Internet Gambling Prohibition and Enforcement Act, passed by the House of Representatives in July 2006 is aimed at making online gambling transactions more difficult. It prohibits gambling companies from knowingly accepting money from US clients. Only approved in the Senate, this bill will become law.
Also in July 2006, David Carruthers, the CEO of BetonSports, a company publicly traded on the London Stock Exchange was detained in Texas on his way from London to Costa Rica. Previously he and ten other individuals had already been charged in a sealed indictment with violations of US Federal laws relating to illegal gambling. In spite of a United States Appeals court statement that the Wire Act does not apply to non-sports betting, the Supreme Court of the United States previously refused the hear an appeal of the conviction of Jay Cohen, where lower courts held that the Wire Act does make it illegal to own a sports betting operation offering such betting to US citizens.
The BetOnSports indictment alleged violations of at least 9 different Federal statutes, including 18 USC Sec. 1953 (Operation of an Illegal Gambling Business). Carruthers is currently under house arrest on a one million dollar bail bond .
On September 7, 2006 Peter Dicks, SportingBet PLC chairman, while traveling in the United States on business unrelated to online gaming was detained in New York City on a Louisiana warrant. Louisiana is one of the few states that has a specific law prohibiting gambling online.
Various forms of online gambling are legal and regulated in many countries, including most members of the European Union and several nations in and around the Caribbean Sea .
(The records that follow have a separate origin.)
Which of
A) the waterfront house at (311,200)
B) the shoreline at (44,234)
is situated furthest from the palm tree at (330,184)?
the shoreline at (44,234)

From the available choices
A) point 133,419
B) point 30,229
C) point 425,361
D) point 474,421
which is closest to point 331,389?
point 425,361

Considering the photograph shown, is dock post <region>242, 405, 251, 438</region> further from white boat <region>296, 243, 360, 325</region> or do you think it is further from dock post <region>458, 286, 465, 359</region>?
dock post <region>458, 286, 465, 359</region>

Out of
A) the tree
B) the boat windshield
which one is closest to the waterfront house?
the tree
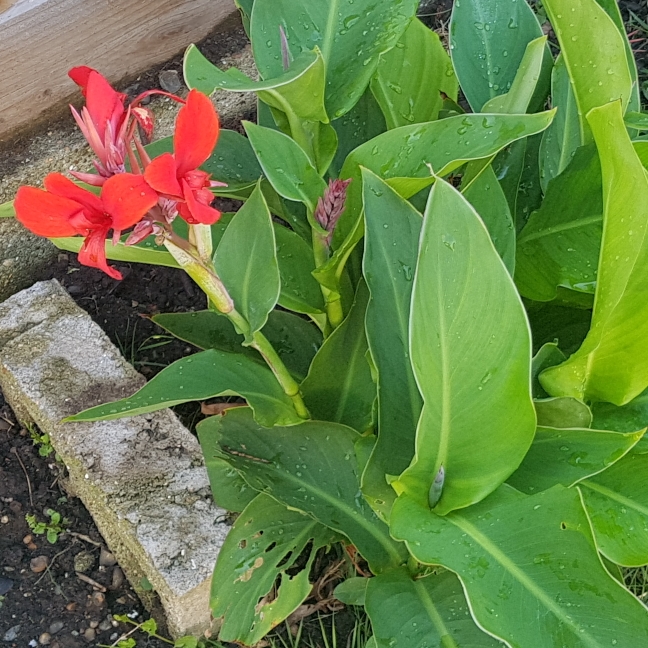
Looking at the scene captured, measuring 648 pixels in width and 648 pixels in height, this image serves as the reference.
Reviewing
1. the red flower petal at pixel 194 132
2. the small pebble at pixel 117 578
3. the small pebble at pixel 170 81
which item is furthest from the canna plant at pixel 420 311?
the small pebble at pixel 170 81

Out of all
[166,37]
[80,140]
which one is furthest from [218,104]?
[80,140]

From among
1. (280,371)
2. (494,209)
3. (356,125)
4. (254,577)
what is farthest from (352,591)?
(356,125)

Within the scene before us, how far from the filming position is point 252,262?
833 mm

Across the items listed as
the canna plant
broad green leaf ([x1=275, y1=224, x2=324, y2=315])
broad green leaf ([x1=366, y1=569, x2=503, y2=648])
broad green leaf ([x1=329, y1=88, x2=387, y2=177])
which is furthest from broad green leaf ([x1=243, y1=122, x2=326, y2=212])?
broad green leaf ([x1=366, y1=569, x2=503, y2=648])

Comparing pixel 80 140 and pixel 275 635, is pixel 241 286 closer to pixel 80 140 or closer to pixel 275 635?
pixel 275 635

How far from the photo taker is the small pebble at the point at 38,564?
1.18 m

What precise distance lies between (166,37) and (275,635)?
1.21 m

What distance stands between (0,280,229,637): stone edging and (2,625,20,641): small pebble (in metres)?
0.18

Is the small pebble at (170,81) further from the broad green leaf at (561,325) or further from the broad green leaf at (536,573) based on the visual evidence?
the broad green leaf at (536,573)

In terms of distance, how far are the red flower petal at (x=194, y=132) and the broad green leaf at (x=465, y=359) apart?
202 millimetres

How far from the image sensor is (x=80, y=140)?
1.45 meters

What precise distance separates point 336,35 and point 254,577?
740 millimetres

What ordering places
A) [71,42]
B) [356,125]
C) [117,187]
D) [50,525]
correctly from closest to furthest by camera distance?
[117,187]
[356,125]
[50,525]
[71,42]

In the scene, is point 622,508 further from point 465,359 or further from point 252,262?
point 252,262
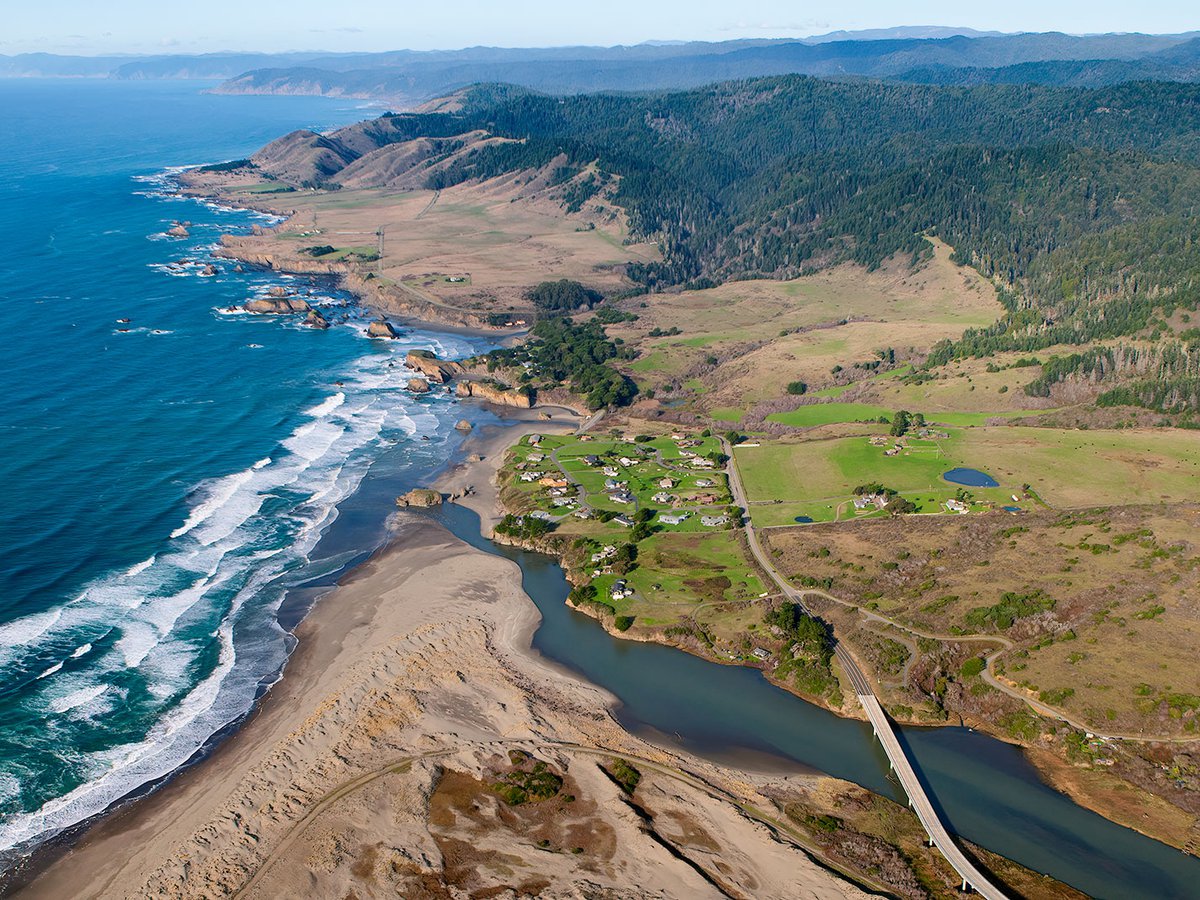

The government of the island nation of Antigua and Barbuda , which licenses Internet gambling entities, made a complaint to the World Trade Organization about the U.S. government’s actions to impede online gaming. The Caribbean country won the preliminary ruling but WTO’s appeals body somewhat narrowed that favorable ruling in April, 2005. The appeals decision held that various state laws argued by Antigua to be contrary to WTO agreements were not sufficiently discussed during the course of the proceedings to be properly assessed by the panel. However, the appeals panel also ruled that the Wire Act and two other federal statutes prohibiting the provision of gambling services from Antigua to the United States violated the WTO’s General Agreement on Trade in Services, or "GATS".
Although the United States convinced the appeals panel that these laws were "necessary" to protect public health and morals, the asserted United States defence on these grounds was ultimately rejected because its laws relating to remote gambling on horse-racing were not applied equally to foreign and domestic online betting companies, and thus the United States could not establish that its laws were non-discriminatory. Although the Dispute Settlement Body of the WTO recommended that the United States bring the three federal laws into compliance with the GATS, as of the fall of 2006 the United States and Antigua disagreed on the status of the United States’ compliance. The dispute has recently been referred back to a WTO panel to assess the status of compliance.